Let’s unpack the lies just in that opening sentence.
First, the group chooses to label itself as “non-partisan”. Nothing could be further from the truth. Of the five co-chairs of the group, two have direct ties to the Foundation for the Defense of Democracies, which SourceWatch documents to be a primary force for the furtherance of neocon views, describing it as both a think tank and a lobbying organization. Mark Dubowitz, the Executive Director of the foundation, is one of the working group co-chairs and was the one chosen by Warrick to voice the neocon position earlier in January. Another co-chair is Orde Kittre, described in the press release as a Professor of Law at Arizona State University. The press release fails to note that Kittre also is a Senior Fellow at the Foundation for the Defense of Democracies. Co-chair Leonard Spector is listed as Deputy Director of the James Martin Center for Nonproliferation Studies. I see that he has been a featured speaker by the “non-partisan” AIPAC. The final co-chair besides Albright is Michael Yaffe of the National Defense University, whose own biography (pdf) notes: “In the immediate aftermath of the attack on September 11, 2001, he served as a coordinator on the counter-terrorism task force in support of “Operation Enduring Freedom.”” With a lineup composed of Albright and four people hand-selected for backgrounds likely to promote neocon positions, this working group is nothing close to non-partisan.

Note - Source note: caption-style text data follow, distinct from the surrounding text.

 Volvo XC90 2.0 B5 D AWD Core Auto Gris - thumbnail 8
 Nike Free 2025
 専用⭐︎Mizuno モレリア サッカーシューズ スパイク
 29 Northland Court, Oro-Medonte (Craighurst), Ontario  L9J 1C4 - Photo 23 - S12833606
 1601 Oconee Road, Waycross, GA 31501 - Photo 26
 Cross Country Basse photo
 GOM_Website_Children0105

Next, the flat statement that Iran now “accelerates its nuclear program” is so misleading as to border on falsehood as well. Iran is expanding its enrichment capability, but there also are indications that portions of the 20% enriched uranium Iran is producing are being converted into chemical forms that are harder to submit to further enrichment to weapons grade. Further, the US stated in its 2007 National Intelligence Estimate that Iran ceased all nuclear weapons work in 2003. That NIE has been a target for neocons ever since, but there has been no definitive evidence provided that Iran has re-started weapons work or that it intends to enrich uranium beyond 20% to the 90%+ level required for weapons. All of the fear-mongering over Iran being able to have a weapon soon relies on a major step forward in enrichment for which there is zero evidence that Iran has either the capability or desire.

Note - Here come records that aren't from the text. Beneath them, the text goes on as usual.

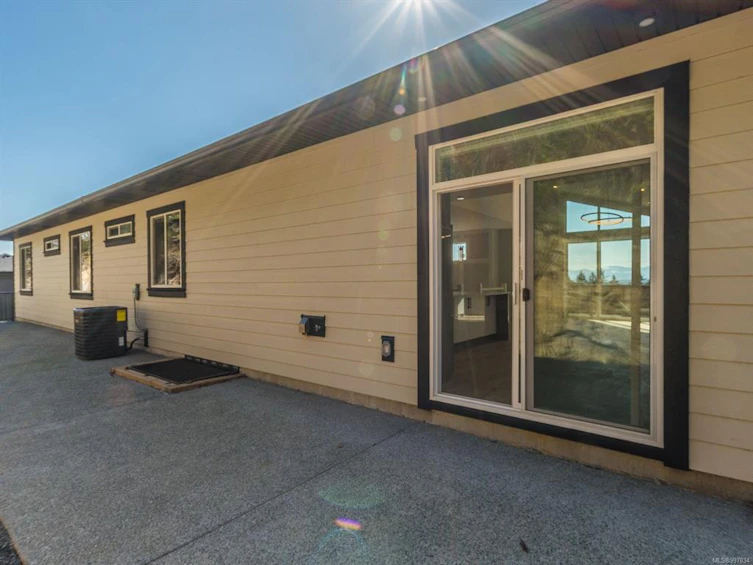 196 Golden Oaks Crescent, Nanaimo, BC, V9T 0K8 - 16
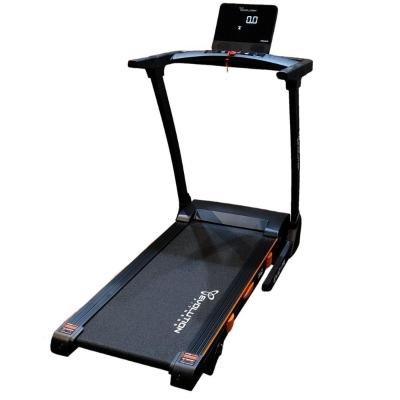 Esteira Elétrica Evolution Fitness Evo 1750 220v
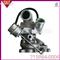 Turbocharger GT1749S Turbo Charger For Hyundai 715924-5004S - img2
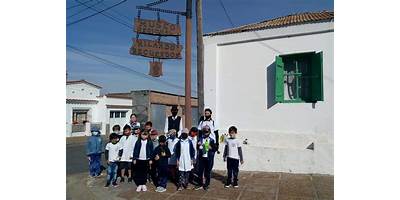 Imagen de la galería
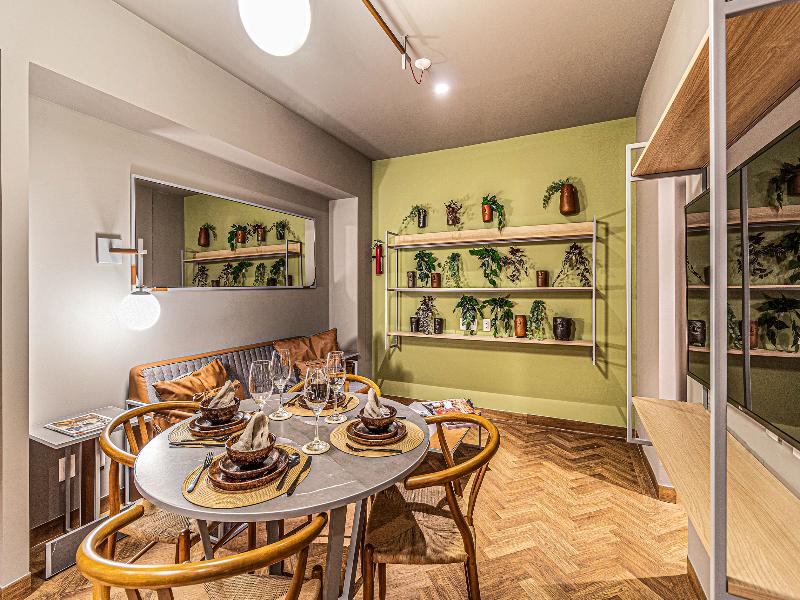 Casa Londres By Kukun image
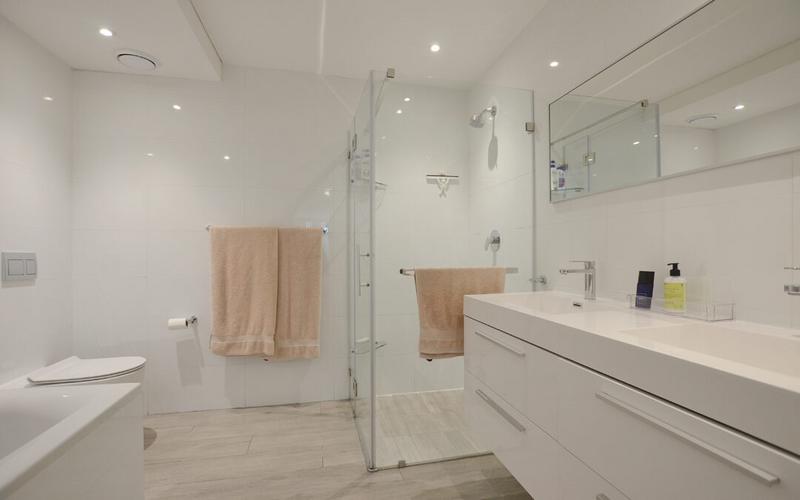 1 Bedroom Property for Sale in Dolphin Beach Western Cape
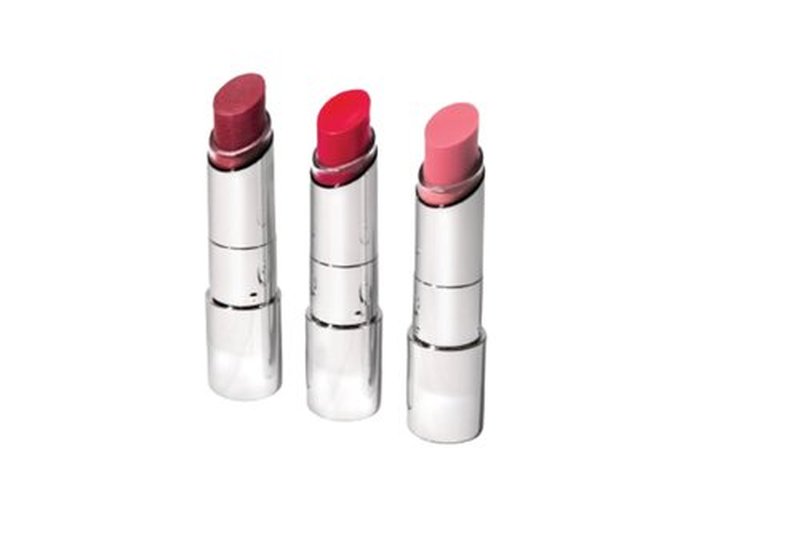 MDSolarSciences Tinted Lip Balm SPF 30 Trio (Vivids) Sheer Hydrating Sunscreen for Lips – Vegan, Gluten Free, Moisturizing Shea Butter and Avocado Oil 0.45 Oz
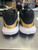 Used Under Armour Mens Athletic Shoes 8.5 60004-S000679025 View 2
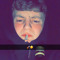 Dickie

The biggest falsehood in the opening of the press release, though, is that the existing and expanded Iran sanctions don’t extend to humanitarian goods. As I pointed out in the January 7 post, there already are reports of critical medical shortages as a result of the sanctions, so claiming that ratcheting up the sanctions even further can be done along with the “provision of humanitarian goods” is pure bunk. I had noted back in October the economic devastation of Iranian citizens by the sanctions and also linked to a report in January on the possible impact of the sanctions on recent acute air pollution in Tehran. The Iran sanctions are a humanitarian disaster of huge proportions and any claim that only Iran’s government is affected is an outright lie.
The timing of Albright’s release of the working group’s findings also is not a coincidence. Today, the IAEA and Iran are meeting, with a primary focus on finalizing the framework that would allow IAEA access to the Parchin site which Albright has been claiming Iran has cleansed of decade-old work to develop an explosive trigger device. Also, Iran and the P5+1 group are very close to re-starting their negotiations, so the neocons are afraid that peace just might break out despite their best efforts to promote a war in Iran.